Google Apologizes for Monday's Gmail Delays
The Gmail slowdown problems, which affected many users for some 7 to 10 hours, were caused by an uncommon "dual network failure," claims Google, vowing to prevent similar issues in the future.Google's Gmail service has apologized to users who were affected by email delivery delays on Sept. 23, explaining in a blog post that the slowdowns were caused by a rare two-pronged failure in the company's network architecture. "On Sept. 23rd, many Gmail users received an unwelcome surprise: some of their messages were arriving slowly, and some of their attachments were unavailable," wrote Sabrina Farmer, the senior site reliability engineering manager for Gmail, in a Sept. 24 post on the Google Gmail Blog. "We'd like to start by apologizing—we realize that our users rely on Gmail to be always available and always fast, and for several hours we didn't deliver.

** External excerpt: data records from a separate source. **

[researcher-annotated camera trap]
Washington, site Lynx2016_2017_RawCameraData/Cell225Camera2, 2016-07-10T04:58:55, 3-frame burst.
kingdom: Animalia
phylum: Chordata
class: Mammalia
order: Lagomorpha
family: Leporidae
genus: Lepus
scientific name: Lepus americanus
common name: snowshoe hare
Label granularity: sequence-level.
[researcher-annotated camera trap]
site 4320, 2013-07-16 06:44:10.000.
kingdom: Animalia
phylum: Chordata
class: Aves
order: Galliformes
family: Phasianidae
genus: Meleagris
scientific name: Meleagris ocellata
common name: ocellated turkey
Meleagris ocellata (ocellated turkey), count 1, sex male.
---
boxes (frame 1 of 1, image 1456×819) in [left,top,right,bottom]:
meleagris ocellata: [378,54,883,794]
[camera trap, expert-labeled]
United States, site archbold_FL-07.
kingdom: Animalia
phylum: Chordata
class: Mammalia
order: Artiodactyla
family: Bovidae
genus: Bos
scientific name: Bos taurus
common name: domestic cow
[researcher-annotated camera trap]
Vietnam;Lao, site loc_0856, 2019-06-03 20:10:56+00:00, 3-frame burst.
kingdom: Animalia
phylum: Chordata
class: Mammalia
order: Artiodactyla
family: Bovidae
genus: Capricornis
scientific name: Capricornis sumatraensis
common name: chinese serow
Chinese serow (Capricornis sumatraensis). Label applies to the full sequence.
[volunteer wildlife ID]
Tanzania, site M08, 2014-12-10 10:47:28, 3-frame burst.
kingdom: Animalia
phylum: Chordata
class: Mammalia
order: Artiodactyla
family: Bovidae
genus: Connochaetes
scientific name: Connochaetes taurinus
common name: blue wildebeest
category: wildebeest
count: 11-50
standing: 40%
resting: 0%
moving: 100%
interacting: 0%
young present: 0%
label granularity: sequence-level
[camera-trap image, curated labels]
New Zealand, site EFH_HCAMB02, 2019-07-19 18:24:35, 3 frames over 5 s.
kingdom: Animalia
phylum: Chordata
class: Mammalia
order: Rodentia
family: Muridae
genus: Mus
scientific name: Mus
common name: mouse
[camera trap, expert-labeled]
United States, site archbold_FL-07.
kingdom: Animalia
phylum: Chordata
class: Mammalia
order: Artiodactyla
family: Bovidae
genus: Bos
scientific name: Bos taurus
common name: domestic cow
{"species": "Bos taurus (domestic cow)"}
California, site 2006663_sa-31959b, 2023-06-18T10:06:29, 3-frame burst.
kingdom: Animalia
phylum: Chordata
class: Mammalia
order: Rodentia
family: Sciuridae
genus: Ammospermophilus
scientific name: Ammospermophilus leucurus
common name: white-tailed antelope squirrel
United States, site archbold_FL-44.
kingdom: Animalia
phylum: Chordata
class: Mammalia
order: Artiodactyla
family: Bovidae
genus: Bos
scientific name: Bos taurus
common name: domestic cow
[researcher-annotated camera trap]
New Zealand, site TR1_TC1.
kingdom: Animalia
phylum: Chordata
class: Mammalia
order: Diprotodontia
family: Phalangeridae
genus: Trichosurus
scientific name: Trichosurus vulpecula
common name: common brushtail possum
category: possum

We have analyzed what happened, and we'll tell you about it below. In addition, we're taking several steps to prevent a recurrence." What caused the problems, she wrote, was "a dual network failure" that occurred when two separate, redundant network paths both stopped working at the same time. The events were "unrelated," wrote Farmer, "but in combination they reduced Gmail's capacity to deliver messages to users, and beginning at [8:54 a.m. ET] messages started piling up." An automated monitoring system quickly alerted the Gmail engineering team, which began investigating the incident, she wrote. Repairs got under way, and much of the accumulated message backlog was cleared up and delivered by 4 p.m. ET, with the rest of the delayed mail being delivered by shortly before 7 p.m. ET, according to Farmer's post. The service delays could be monitored by users on Google's application performance status page.
"The impact on users' Gmail experience varied widely," she wrote. "Most messages were unaffected—71 percent of messages had no delay, and of the remaining 29 percent, the average delivery delay was just 2.6 seconds. However, about 1.5 percent of messages were delayed more than two hours."